Only the lines from the one containing "this 640×480 image." through the end of the entries are to be copied, exactly and without pictures, please.
++++ EXERCISE INPUT
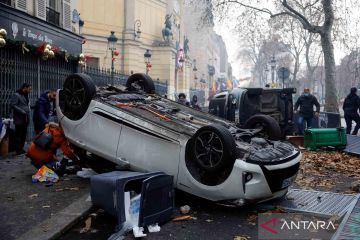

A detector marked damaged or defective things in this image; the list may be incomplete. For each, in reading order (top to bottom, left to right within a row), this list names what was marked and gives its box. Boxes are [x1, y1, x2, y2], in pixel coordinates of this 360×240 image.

overturned white car [56, 73, 302, 204]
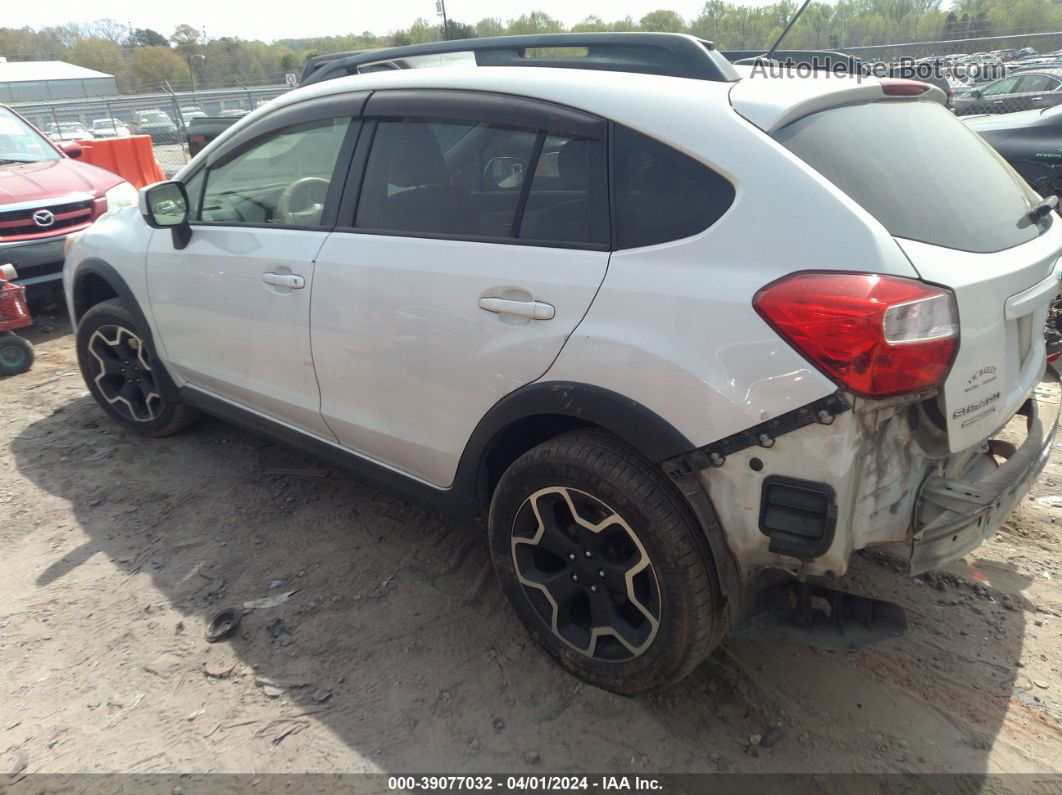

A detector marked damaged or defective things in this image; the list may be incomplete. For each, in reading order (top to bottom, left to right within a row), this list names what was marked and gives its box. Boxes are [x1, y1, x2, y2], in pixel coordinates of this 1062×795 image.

white suv rear damage [62, 34, 1057, 692]
rear bumper damage [904, 363, 1062, 573]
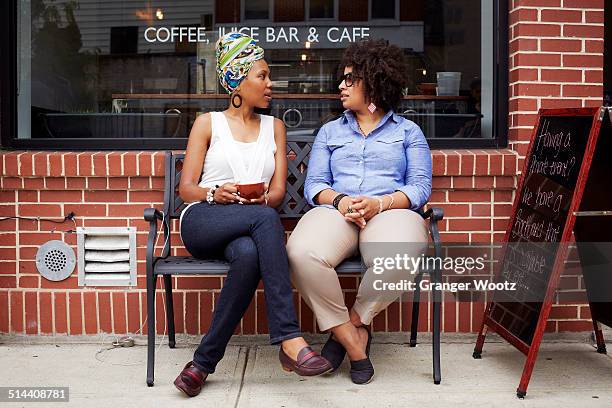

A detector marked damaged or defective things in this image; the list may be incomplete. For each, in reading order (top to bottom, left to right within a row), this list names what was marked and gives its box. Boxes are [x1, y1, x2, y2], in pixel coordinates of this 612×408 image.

pavement crack [232, 344, 251, 408]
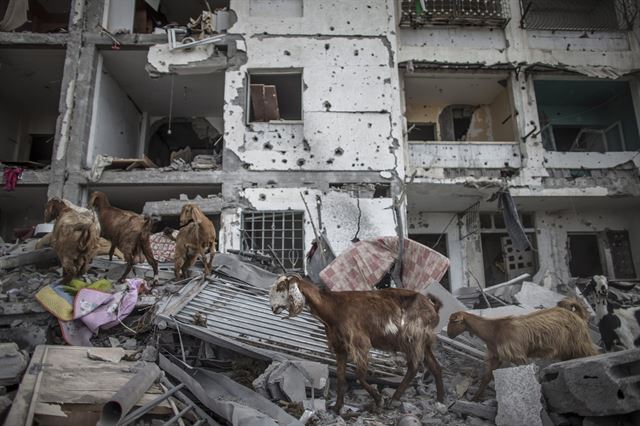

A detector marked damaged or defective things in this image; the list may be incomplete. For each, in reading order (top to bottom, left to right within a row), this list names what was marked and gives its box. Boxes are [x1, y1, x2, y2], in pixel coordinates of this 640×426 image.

shattered window [248, 71, 302, 121]
broken window frame [246, 69, 304, 124]
cracked concrete wall [222, 0, 402, 173]
damaged apartment unit [1, 0, 640, 292]
damaged concrete building [1, 0, 640, 292]
broken window frame [240, 211, 304, 272]
shattered window [241, 211, 304, 270]
cracked concrete wall [222, 188, 398, 262]
cracked concrete wall [536, 209, 640, 284]
broken concrete block [0, 342, 28, 386]
broken concrete block [450, 402, 496, 422]
broken concrete block [492, 362, 544, 426]
broken concrete block [540, 348, 640, 414]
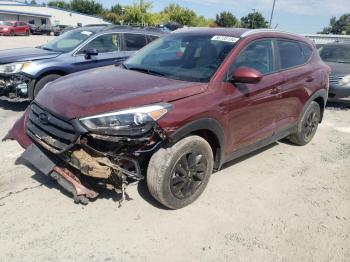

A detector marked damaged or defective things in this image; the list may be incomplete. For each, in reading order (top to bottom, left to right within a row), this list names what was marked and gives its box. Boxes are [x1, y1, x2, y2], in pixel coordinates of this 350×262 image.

crumpled hood [0, 47, 60, 64]
broken front bumper [0, 73, 31, 100]
damaged front bumper [0, 73, 32, 100]
crumpled hood [36, 66, 208, 119]
broken headlight [79, 103, 172, 136]
damaged front bumper [4, 102, 168, 205]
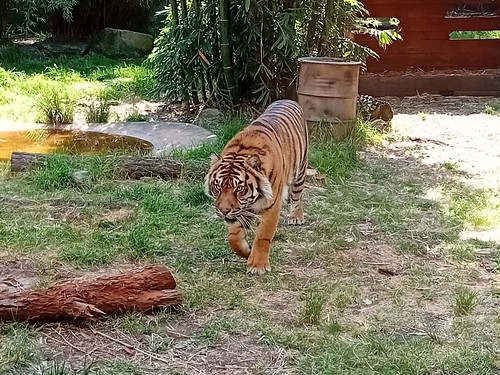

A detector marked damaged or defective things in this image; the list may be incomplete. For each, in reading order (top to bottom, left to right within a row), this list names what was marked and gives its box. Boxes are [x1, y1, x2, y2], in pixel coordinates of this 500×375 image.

rusty drum [296, 57, 364, 129]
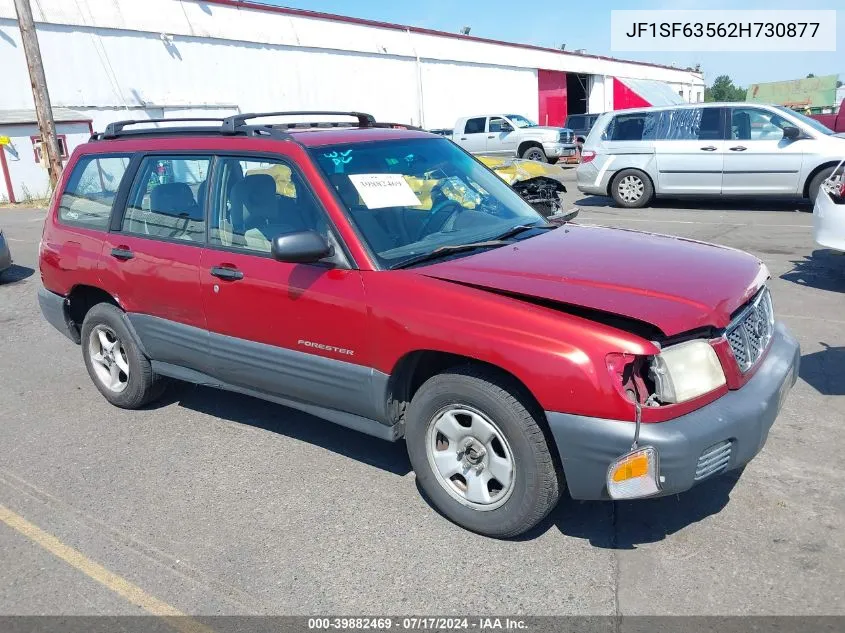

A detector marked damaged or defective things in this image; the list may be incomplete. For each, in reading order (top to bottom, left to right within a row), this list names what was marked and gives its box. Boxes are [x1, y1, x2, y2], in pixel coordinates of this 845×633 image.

damaged front bumper [548, 324, 796, 502]
cracked headlight [648, 338, 724, 402]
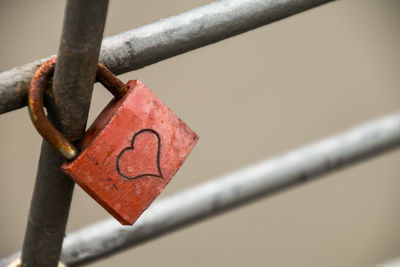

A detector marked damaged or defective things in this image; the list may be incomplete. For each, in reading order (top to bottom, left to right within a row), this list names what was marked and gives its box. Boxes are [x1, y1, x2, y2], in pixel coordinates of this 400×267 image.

rusty padlock [27, 57, 198, 226]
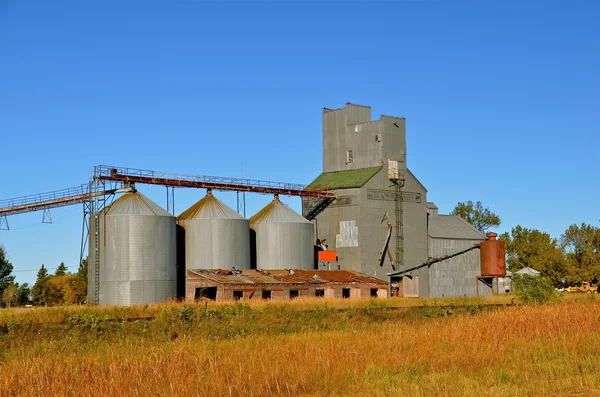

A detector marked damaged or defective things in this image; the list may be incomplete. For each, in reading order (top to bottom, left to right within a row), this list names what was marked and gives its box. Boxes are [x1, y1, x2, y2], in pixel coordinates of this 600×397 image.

rusty cylindrical tank [480, 232, 504, 276]
rusty metal roof [185, 268, 386, 286]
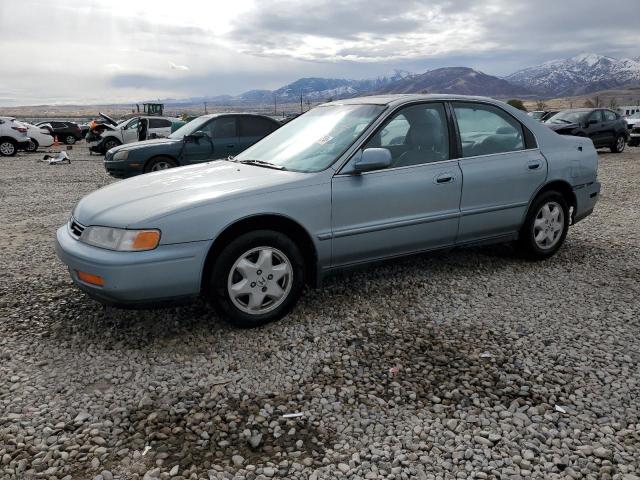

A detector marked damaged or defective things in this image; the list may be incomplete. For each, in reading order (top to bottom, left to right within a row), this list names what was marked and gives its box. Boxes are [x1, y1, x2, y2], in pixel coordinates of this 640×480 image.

damaged vehicle [86, 113, 185, 155]
damaged vehicle [55, 94, 600, 326]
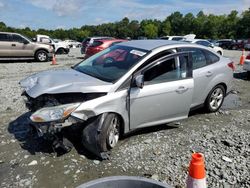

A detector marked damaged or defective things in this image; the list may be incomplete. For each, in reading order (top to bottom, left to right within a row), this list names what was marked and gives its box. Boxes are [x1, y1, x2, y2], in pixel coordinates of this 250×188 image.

crumpled hood [19, 68, 112, 97]
broken headlight [29, 103, 80, 122]
front fender damage [82, 112, 110, 159]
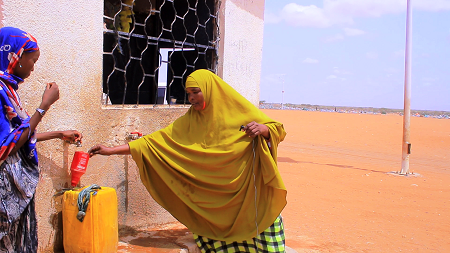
++++++++
TASK RESULT:
A detector marked damaged or defective things in this image; the list may be incomplete. For each, in reading order (top to bottom, left to right within a row), this list names what was marked and gives its box. Boxes are [x1, y1, x2, y2], in pixel coordinates of this 640×480 image.

damaged vehicle [86, 113, 185, 155]
damaged vehicle [55, 94, 600, 326]

A detector marked damaged or defective things in this image; the list may be incomplete. For each, in reading order (top to bottom, left to right within a row), this list names what was marked and gives its box. Boxes are [x1, y1, x2, y2], in pixel coordinates of this 250×188 image.

crumpled hood [19, 68, 112, 97]
broken headlight [29, 103, 80, 122]
front fender damage [82, 112, 110, 159]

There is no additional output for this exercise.